Dini kurumlar ve merkezler, ruhsallığı coğrafik bir yerden almaz, Tanrı'nın gerçekleştirdiği olaydan alırlar. Yani kıymetli olan Tanrı'nın, insanın kurtuluşu için yaptığı olayın nerede olduğudur. O dönemde de bu yer, İznik olmuş. Tekrarlanamayan ve Tanrı'nın yerine getirdiği muhteşem olaylar, o yere de bir kutsiyet kazandırır. Dolayısıyla İznik de bütün Hıristiyanlar için kutsiyeti olan bir yerdir ve bu manada değerlidir. Ayrıca asıl doruk noktası, hem o zamanda hem bu zamanda, Papa’dan bütün patriklere kadar tüm ruhanilerin bir araya gelmesi. Coğrafyayı aşan şey budur.
Papa 14. Leo’nun İznik’e düzenleyeceği ziyareti nasıl yorumluyorsunuz?

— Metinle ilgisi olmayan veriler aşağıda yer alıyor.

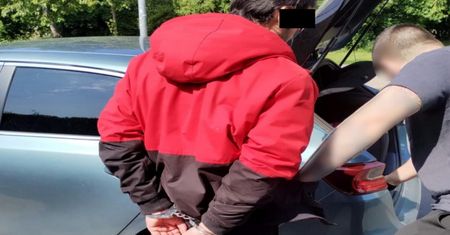 Stanął w obronie kobiety. Mołdawianin zaatakował go nożem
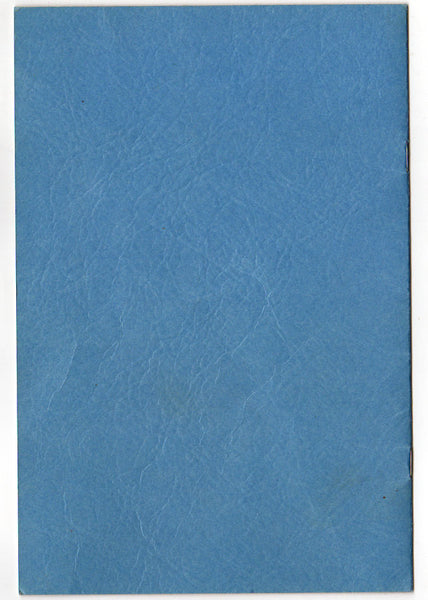 1948 Grace Lutheran Church Fairbury Nebraska Anniversary History Booklet - Avid Vintage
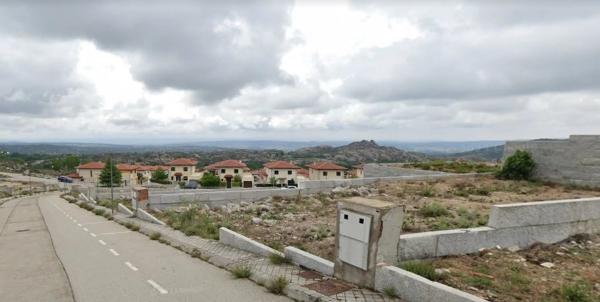 Terreno en calle Peña Rubia s/n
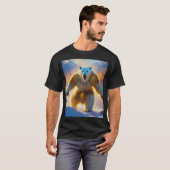 Polar Bear King T-Shirt (Vorne ganz)
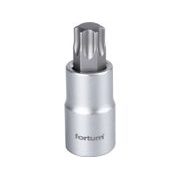 FORTUM HLAVICE ZÁSTRČNÁ 1/2" HROT TORX, T60, L 55MM, 4700728 - ZÁSTRČNÉ HLAVICE{% if kategorie.adresa_nazvy[0] != zbozi.kategorie.nazev %} - RUČNÍ NÁŘADÍ{% endif %}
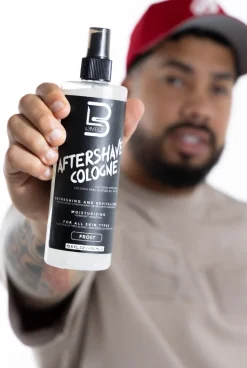 L3VEL3 - After Shave Spray Cologne Frost 100 ml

İhtiyaç sebebiyle Hıristiyanların birbirini daha derin anlayışla kucaklamalarının, bütünleşmelerinin, kardeşlik içerisinde birbirlerine yaklaşmalarının önünün açıldığını gösteriyor. Bu çok uzun zamandır devam eden bir süreç. Papa VI. Pavlus ve Patrik Athenagoras ile başlayan bir süreç. Bu bir ihtiyaç ve yakınlaşma arzusu. ‘Unuttuğum kardeşimi tekrar bulayım’ duygusu. İznik Konsili’nde imzalanan bildirgedeki “birlik” ruhunu yeniden yaşatmak ve pekiştirmek arzusu. Hiçbir Hıristiyan ve hiçbir kilise İznik'ten kopmadı. Bu, Tanrı'nın arzusu, kutsal ruhun çalışması ve bir merhamet işi. Bütün Hıristiyanlara bir ışıktır. Dünyaya, yeryüzüne ve kiliseler arasındaki ilişkiye mühür addedecek bu buluşma. Doğal bir buluşmanın çok ötesinde, kilisesel ve insanlık tarihinde bir dönüm noktası gibi görebiliriz.

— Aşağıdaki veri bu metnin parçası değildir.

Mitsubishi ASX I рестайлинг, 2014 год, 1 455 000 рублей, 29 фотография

Papa, Fener Rum Ortodoks Patriği Bartholomeos ile Aziz George Katedrali’nde bir doksoloji (Üçlü Birlik) ayini düzenleyecek. Bu ayinin anlamı ve özelliği nedir?
Papa bu süreçte, bütün patriklerle bir araya gelecek. Ermeni ve Rum Patrikhaneleri ile Süryani Kilisesi'ne gidecek. Her kilisenin kendi litürjisi var. Bu anlamda şahane bir bütünleşme olacak. Yakınlaşmanın önü açılıyor. İznik Konsili yaşatılmak isteniyor. Tarih boyunca seçilen Papa’lardan Francis’le devam eden bir doruk noktasına ulaşılan süreç bu. Kiliselerin ortak bir iradeye kavuşarak ve bu iradeyi göstererek Tanrı'nın, Mesih İsa'nın ve Kutsal Ruh’un çalışmasının bütün dünyaya bir işaretini vermek istiyorlar. Dua ve sevinçle bekliyoruz.